L’ottimismo di Gentiloni che assegna il merito della ripresa al miglioramento dei conti pubblici, così come quasi ogni giorno sostiene il ministro Padoan, viene stracciato dal presidente della Corte dei Conti il quale afferma che “il quadro attuale della finanza pubblica ci indica come non più praticabile il percorso che, per assicurare i necessari livelli di servizi alla collettività, faccia ricorso ad una ulteriore crescita del debito pubblico”. Si tratta di “una via preclusa non tanto dagli obblighi che ci provengono dall’esterno, dagli accordi europei, quanto piuttosto dal rispetto di un maggior equilibrio intergenerazionale nella ripartizione degli oneri”. Ancora  una “preoccupazione” espressa da Buscema quando afferma  che “il miglioramento dei conti è stato ottenuto grazie al congelamento dei salari della pubblica amministrazione e una riduzione preoccupante degli investimenti pubblici”. Ancora Buscema: “Da tempo la Corte dei Conti segnala una progressiva inversione di tendenza nel processo di riequilibrio dei conti pubblici, in termini di riduzione della spesa pubblica e dei tassi di interesse. Non va, tuttavia, sottaciuto come ciò sia avvenuto anche per effetto del congelamento della dinamica dei redditi del pubblico impiego e con una compressione della spesa per investimenti talmente forte da creare preoccupazione per lo stesso mantenimento del capitale fisso a disposizione del sistema”. Ma guarda, si tratta di affermazioni che più volte i sindacati, la Cgil in particolare, hanno fatto. La “ripresa” se così si vuol chiamare, non solo  è fragile, ma l’hanno pagata i lavoratori. Ad aggravare la situazione, a spengere gli “entusiasmi” elettorali del Gentiloni e del suo caposquadra, Renzi Matteo, che indossa la maglia rosa nella corsa a chi promette di più, arriva anche l’Ufficio parlamentare di Bilancio.  In un focus dedicato alla finanza pubblica parla di “rischio di manovra correttiva”. “Il rispetto delle regole è di nuovo a rischio di deviazione significativa. Come avvenuto nello scorso anno, nell’ambito della sorveglianza europea potrebbe emergere la richiesta di misure correttive che riportino il saldo a un livello coerente con il rispetto delle regole”. L’Ufficio parlamentare di Bilancio spiega che esiste una differenza tra le previsioni di aggiustamento strutturale del governo contenute nel Dpb e quelle della Commissione Ue.
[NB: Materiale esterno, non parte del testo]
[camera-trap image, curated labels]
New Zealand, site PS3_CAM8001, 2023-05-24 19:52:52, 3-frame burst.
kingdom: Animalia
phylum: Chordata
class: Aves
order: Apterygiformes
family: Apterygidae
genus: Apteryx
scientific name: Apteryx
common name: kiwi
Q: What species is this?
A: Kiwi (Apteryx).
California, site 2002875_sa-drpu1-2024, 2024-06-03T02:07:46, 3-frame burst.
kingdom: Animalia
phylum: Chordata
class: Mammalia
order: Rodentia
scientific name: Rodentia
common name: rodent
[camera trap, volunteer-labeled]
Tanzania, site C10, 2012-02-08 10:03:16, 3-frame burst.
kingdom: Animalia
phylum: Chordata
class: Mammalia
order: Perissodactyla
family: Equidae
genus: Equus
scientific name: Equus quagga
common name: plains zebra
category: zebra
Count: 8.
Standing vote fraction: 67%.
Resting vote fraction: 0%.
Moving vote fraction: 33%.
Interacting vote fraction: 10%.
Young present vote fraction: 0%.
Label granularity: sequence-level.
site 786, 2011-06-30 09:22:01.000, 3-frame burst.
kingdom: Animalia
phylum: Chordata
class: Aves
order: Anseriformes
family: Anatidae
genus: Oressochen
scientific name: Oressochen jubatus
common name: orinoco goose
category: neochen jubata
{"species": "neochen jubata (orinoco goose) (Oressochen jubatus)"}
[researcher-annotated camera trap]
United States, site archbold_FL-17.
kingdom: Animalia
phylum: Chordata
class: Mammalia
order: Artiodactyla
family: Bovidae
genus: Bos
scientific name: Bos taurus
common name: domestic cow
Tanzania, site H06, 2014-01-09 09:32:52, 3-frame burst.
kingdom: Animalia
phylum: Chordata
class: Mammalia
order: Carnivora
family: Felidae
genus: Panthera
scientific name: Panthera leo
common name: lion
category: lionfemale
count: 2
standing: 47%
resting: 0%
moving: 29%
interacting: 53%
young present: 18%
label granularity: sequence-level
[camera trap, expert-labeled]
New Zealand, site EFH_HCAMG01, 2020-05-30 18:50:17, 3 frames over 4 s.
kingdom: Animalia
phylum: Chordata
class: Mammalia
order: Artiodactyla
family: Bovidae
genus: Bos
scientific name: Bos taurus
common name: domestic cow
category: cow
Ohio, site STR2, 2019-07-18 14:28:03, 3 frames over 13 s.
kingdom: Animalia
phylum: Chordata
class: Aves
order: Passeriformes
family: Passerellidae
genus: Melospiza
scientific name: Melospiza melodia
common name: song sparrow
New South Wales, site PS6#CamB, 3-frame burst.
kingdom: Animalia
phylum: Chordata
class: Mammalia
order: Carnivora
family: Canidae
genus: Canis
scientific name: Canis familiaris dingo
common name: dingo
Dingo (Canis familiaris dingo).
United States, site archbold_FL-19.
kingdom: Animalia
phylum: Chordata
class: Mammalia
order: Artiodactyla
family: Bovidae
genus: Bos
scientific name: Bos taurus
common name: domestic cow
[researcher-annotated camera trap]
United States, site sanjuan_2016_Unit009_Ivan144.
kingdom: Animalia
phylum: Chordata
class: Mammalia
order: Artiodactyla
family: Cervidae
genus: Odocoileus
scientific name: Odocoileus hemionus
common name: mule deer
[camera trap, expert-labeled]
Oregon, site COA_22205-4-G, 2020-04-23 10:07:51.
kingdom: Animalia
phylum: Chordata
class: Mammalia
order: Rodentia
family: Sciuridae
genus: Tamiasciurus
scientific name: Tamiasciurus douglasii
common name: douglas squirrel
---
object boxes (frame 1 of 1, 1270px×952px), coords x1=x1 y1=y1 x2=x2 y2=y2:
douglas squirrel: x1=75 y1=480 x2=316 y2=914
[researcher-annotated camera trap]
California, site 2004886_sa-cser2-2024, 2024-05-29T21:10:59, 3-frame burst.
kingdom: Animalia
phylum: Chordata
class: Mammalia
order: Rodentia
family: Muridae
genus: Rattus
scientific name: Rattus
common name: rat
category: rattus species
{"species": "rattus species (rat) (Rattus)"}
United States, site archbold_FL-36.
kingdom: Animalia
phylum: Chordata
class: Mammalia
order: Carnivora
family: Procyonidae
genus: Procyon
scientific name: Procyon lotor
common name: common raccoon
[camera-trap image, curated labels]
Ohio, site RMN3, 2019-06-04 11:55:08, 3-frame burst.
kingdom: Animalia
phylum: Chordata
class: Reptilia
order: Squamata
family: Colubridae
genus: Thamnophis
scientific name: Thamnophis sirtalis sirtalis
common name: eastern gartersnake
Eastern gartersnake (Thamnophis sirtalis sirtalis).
Una secca smentita dell’ottimismo più volte espresso da Gentiloni e da Padoan.

Sempre più necessario il contrasto  alla corruzione, prima alleata  la demagogia

Venendo a parlare del tema della corruzione il presidente della Corte dei Conti aveva affermato che l’azione di contrasto svolta dalla Corte a tutela della legalità, del buon andamento della Pubblica Amministrazione e a garanzia dell’erario pubblico “è vieppiù necessaria specie in considerazione dell’attenuazione delle rigide regole della contabilità pubblica negli attuali assetti organizzativi dell’amministrazione, caratterizzati non solo dalla esternalizzazione di funzioni pubbliche e dalla costituzione di società partecipate, ma anche dal frequente ricorso a logiche di emergenza che, per le grandi opere e i grandi eventi, postulano la deroga alle procedure ordinarie di spesa”. Ci viene a mente quanto affermato da Berlusconi in merito alla “libertà” di costruire anche senza la necessaria licenza. E arriva una risposta indiretta dal procuratore generale  della Corte dei Conti, Avoli secondo il quale “la demagogia è la prima alleata della corruzione laddove invece l’onestà favorisce l’individuazione delle cellule cancerogene, da annientare con la precisione e l’efficacia del bisturi”. Per concludere: “Anziché dare risalto ad improprie generalizzazioni e demonizzazione categoriali sarebbe più opportuno valorizzare il patrimonio di rettitudine di tutti quegli operatori pubblici, amministratori e dipendenti, che con quotidiana abnegazione si dedicano al bene comune. Sono moltissimi, per fortuna ancora la maggioranza”.